For the past decade American foreign policy has mistakenly operated as if Russia and Putin were allies in making the world more secure and stable. One of Bush’s errors was to believe Putin was a responsible world leader. That was always a bad assumption.
Recent events provide irrefutable proof that we must view Putin’s Russia as a potential adversary, not a potential partner. Putin has no interest in partnering with us to promote stability and security in the world’s hot spots. Putin’s objective is to rebuild an empire and fomenting problems around the globe to distract and occupy us helps him reach his goal.
For going on six years, the U.S. has projected an unmistakeable weakness and Putin has taken note. In the first year of his presidency, President Obama cancelled plans to expand our high tech missile defense shield to Eastern Europe which would have protected both Europe and the currently unprotected eastern half of the US. Not surprisingly, our allies in Europe — even nations once aligned with the former Soviet Union — desperately wanted the United States to expand its missile defensive capabilities to Europe. This would have been a win-win.
Unfortunately, President Obama cancelled the project and left our allies in Europe stunned at his sudden reversal. At the time, that decision was unwise and predictably harmful to American interests. However, recent events have revealed that the cancellation was manifestly foolish — as was Obama telling Putin that “after my reelection, I will have more flexibility.” Obama’s consistent projection of weakness has caused our allies to lose confidence in our leadership and our adversaries to lose respect for us.
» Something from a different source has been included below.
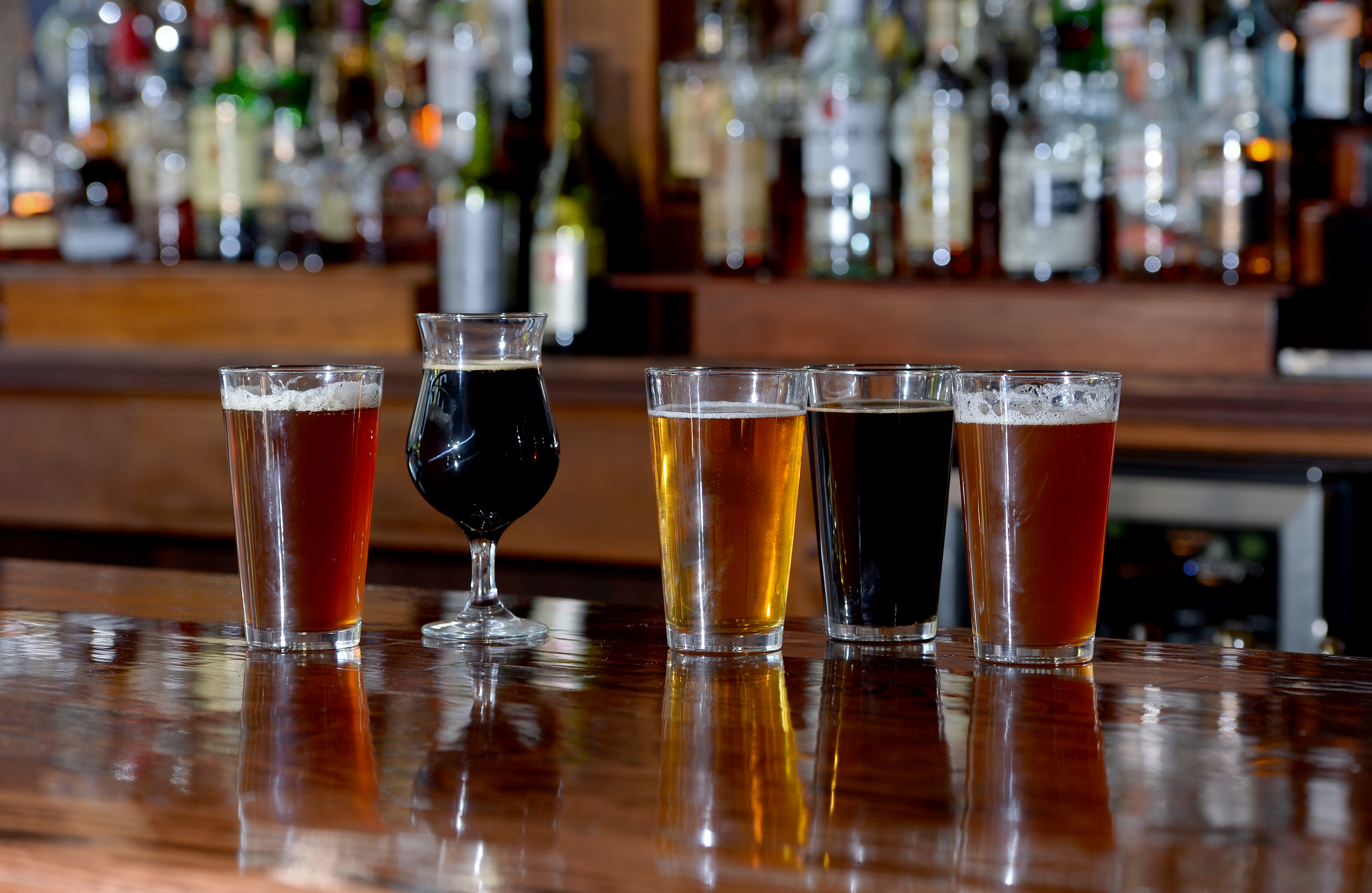Essential beers of Pittsburgh include, from right, Penn Pilsener, Couch Raspberry Duvet, Big Hop IPA, Voodoo Big Black Voodoo Daddy and Sprague H.I.G.H. PA. (Matt Freed/Post-Gazette)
All of this makes the world a more dangerous place.
If Obama hopes to avoid being forever labeled as a feckless Jimmy Carteresque foreign policy president, he must reverse course on missile defense. It is time to revive plans to build a missile defense shield in Europe. If Obama wants to send a clear and strong message to Putin that his adventurism and aggression will not go unopposed, few things would send that message as clearly and as quickly as expanding our missile defense capabilities into Eastern Europe.
Obama and future presidents will find that diplomatic solutions will be easier to reach when we are negotiating from a position of strength and when we have a credible deterrent. If Putin wants to test ICBMs, we should demonstrate that we can and will render such offensive weapons obsolete and useless.
The president should immediately announce that he will expand our missile defense capability, open a dialogue with our allies in Eastern Europe and fast track the construction of a missile defense shield and the requisite high tech radars.
This is precisely what Ronald Reagan would have done. We do not need to escalate the conflict or engage in a proxy war. Reagan simply made it clear that he intended to render their offensive weapons useless. Under the pressure he created, Soviet communism could not sustain itself. Rather than dramatically cutting our military to pre-World War II levels, President Obama should focus on maintaining a strong national defense and deploying a robust and capable missile defense shield in Europe.